_What you have to do:_ Can you turn the lines into a Markdown table with the columns No. and Line, starting at the line that has "Loa 2.0 Kisonli" and stopping after the line that has "Mens Heated Gilet"? Skip any blank lines, and leave the pictures out.

_Entries provided:_
^^^^
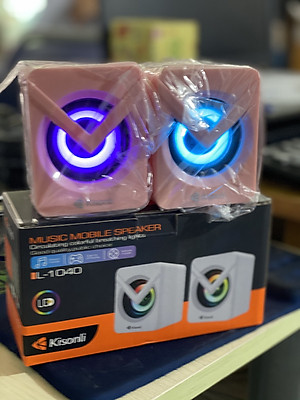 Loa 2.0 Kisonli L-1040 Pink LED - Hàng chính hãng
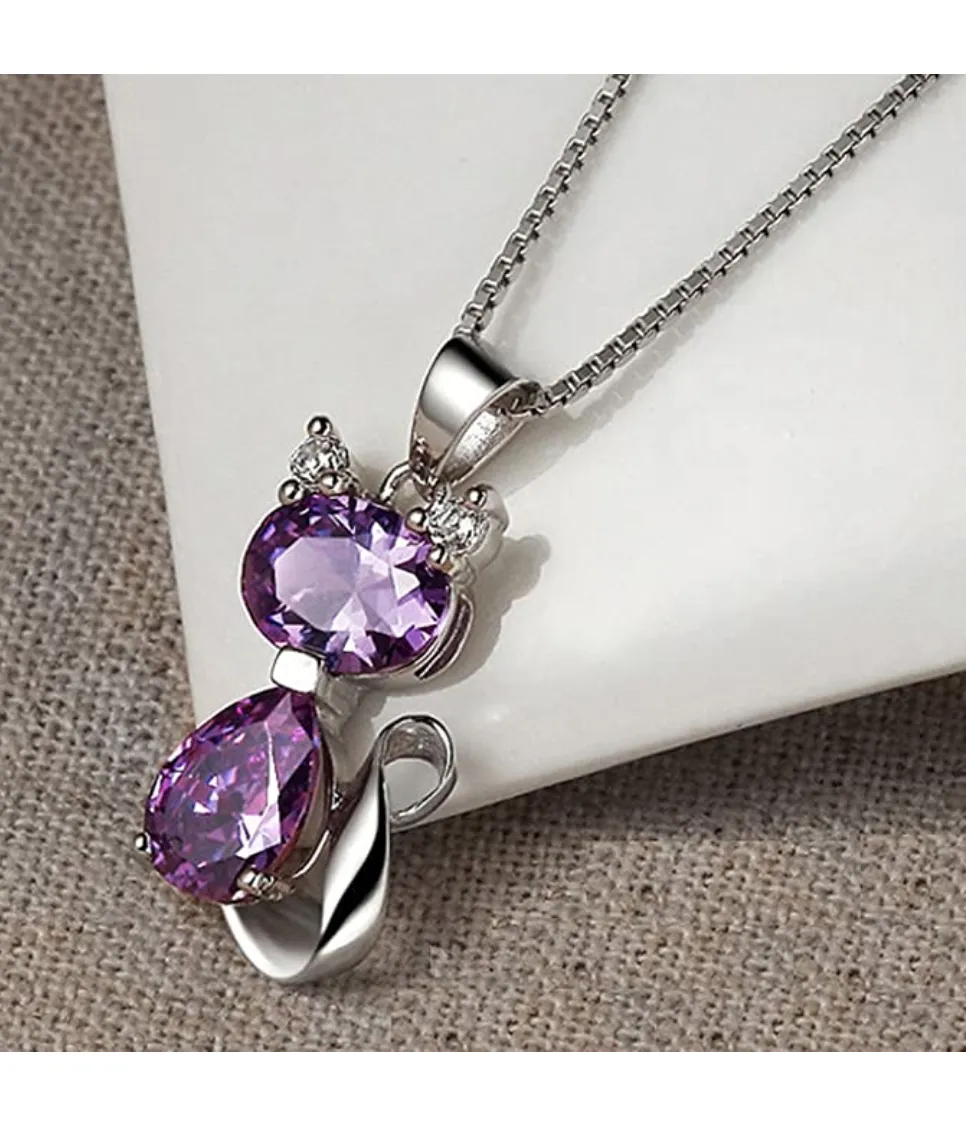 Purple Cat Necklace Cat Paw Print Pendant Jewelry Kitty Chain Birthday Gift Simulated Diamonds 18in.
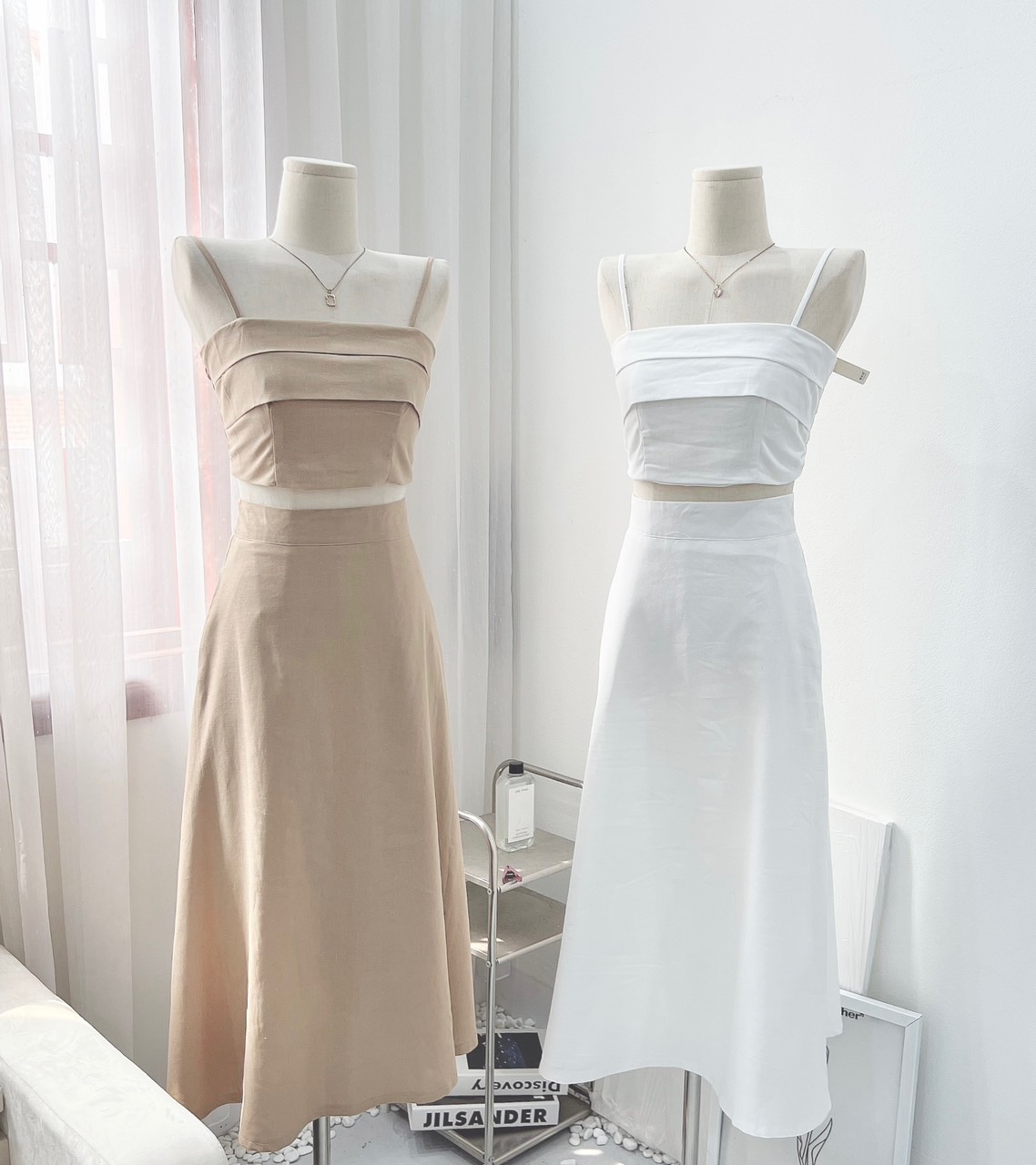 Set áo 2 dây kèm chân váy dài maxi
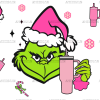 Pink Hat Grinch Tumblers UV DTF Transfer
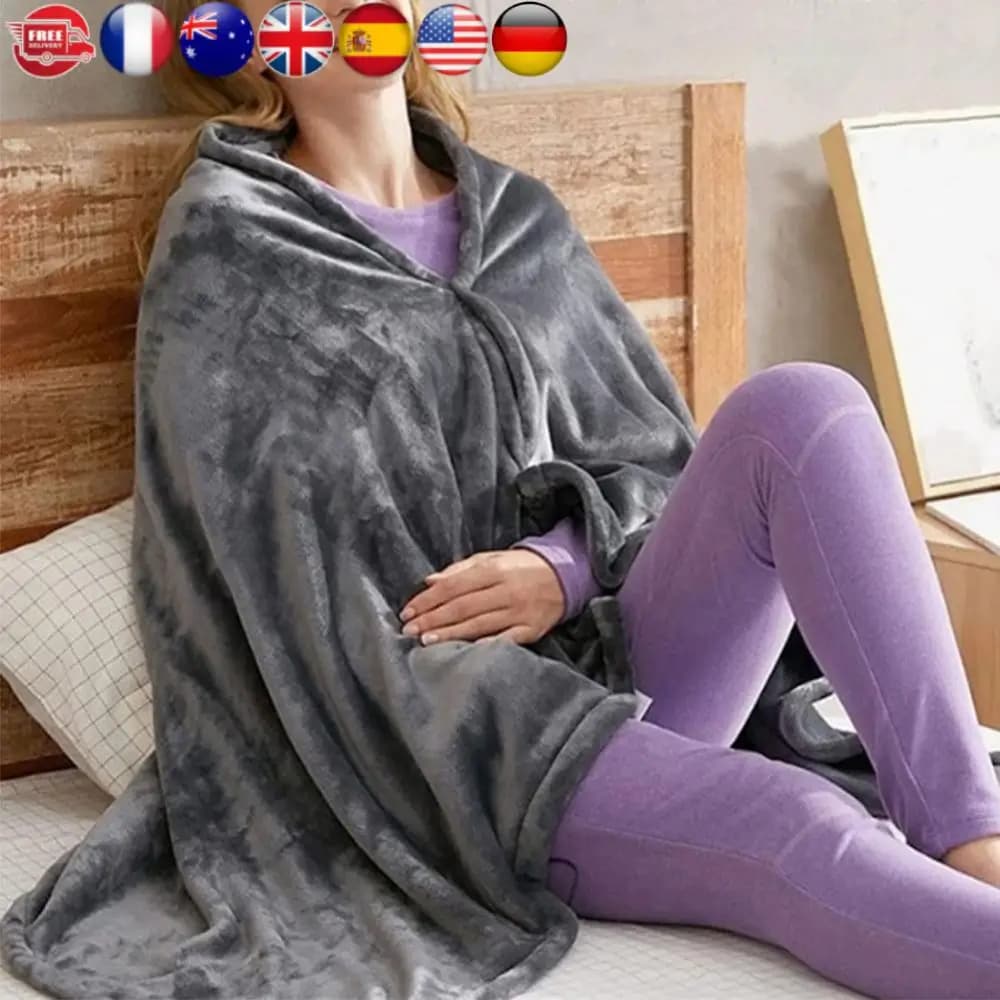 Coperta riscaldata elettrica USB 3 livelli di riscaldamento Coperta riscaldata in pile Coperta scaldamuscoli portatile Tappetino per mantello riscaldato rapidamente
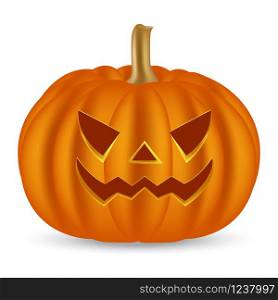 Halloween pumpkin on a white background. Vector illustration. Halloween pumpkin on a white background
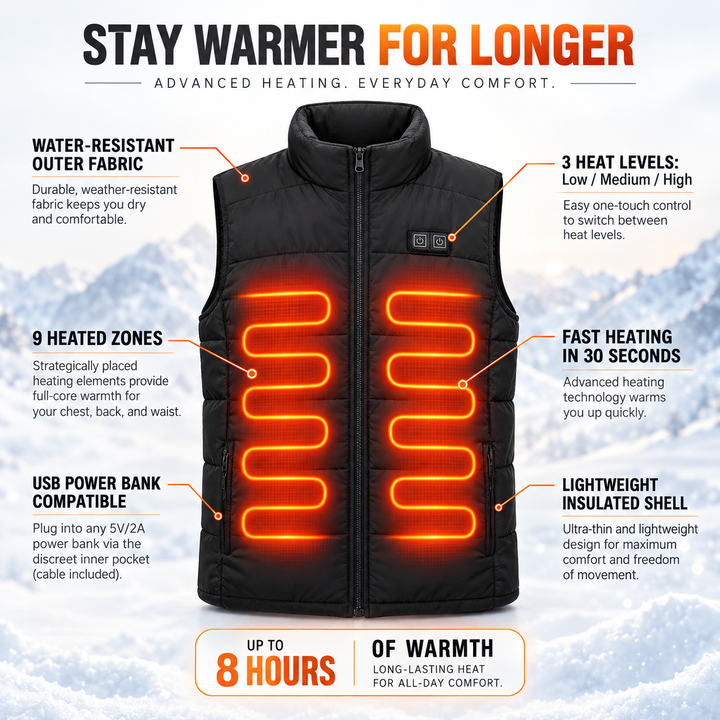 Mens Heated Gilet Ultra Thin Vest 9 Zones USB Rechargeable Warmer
^^^^
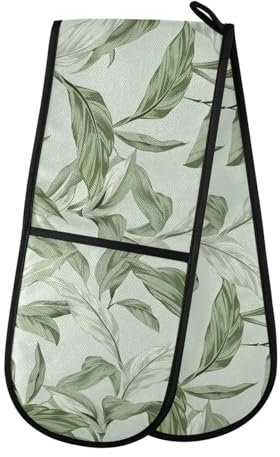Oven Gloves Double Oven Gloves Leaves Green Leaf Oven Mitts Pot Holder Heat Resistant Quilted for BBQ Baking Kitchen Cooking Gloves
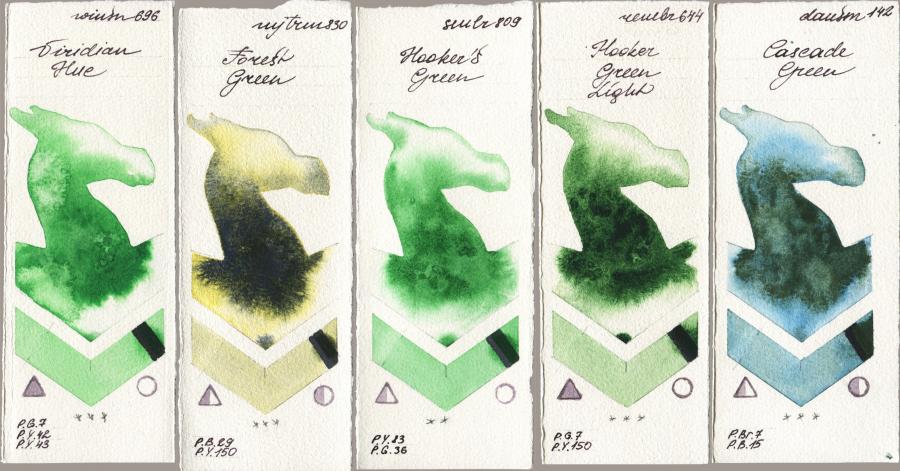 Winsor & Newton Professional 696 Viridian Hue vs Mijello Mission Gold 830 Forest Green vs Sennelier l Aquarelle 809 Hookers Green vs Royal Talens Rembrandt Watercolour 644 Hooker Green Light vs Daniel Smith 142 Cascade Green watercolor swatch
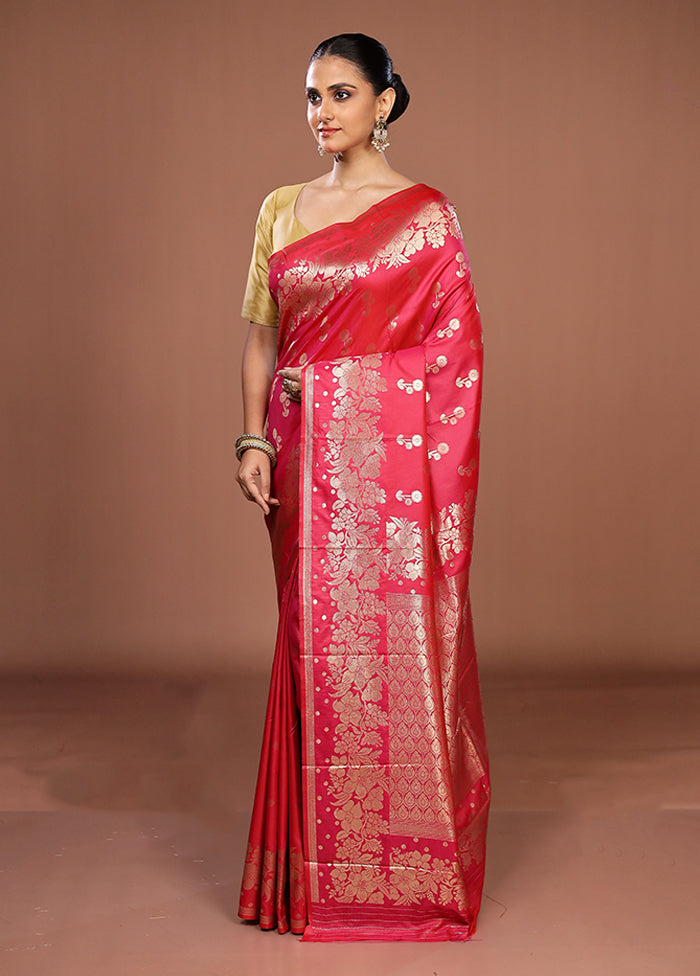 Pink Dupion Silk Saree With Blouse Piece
^^^^
_Solution:_
| No. | Line |
|---|---|
| 1 |  Loa 2.0 Kisonli L-1040 Pink LED - Hàng chính hãng |
| 2 |  Purple Cat Necklace Cat Paw Print Pendant Jewelry Kitty Chain Birthday Gift Simulated Diamonds 18in. |
| 3 |  Set áo 2 dây kèm chân váy dài maxi |
| 4 |  Pink Hat Grinch Tumblers UV DTF Transfer |
| 5 |  Coperta riscaldata elettrica USB 3 livelli di riscaldamento Coperta riscaldata in pile Coperta scaldamuscoli portatile Tappetino per mantello riscaldato rapidamente |
| 6 |  Halloween pumpkin on a white background. Vector illustration. Halloween pumpkin on a white background |
| 7 |  Mens Heated Gilet Ultra Thin Vest 9 Zones USB Rechargeable Warmer |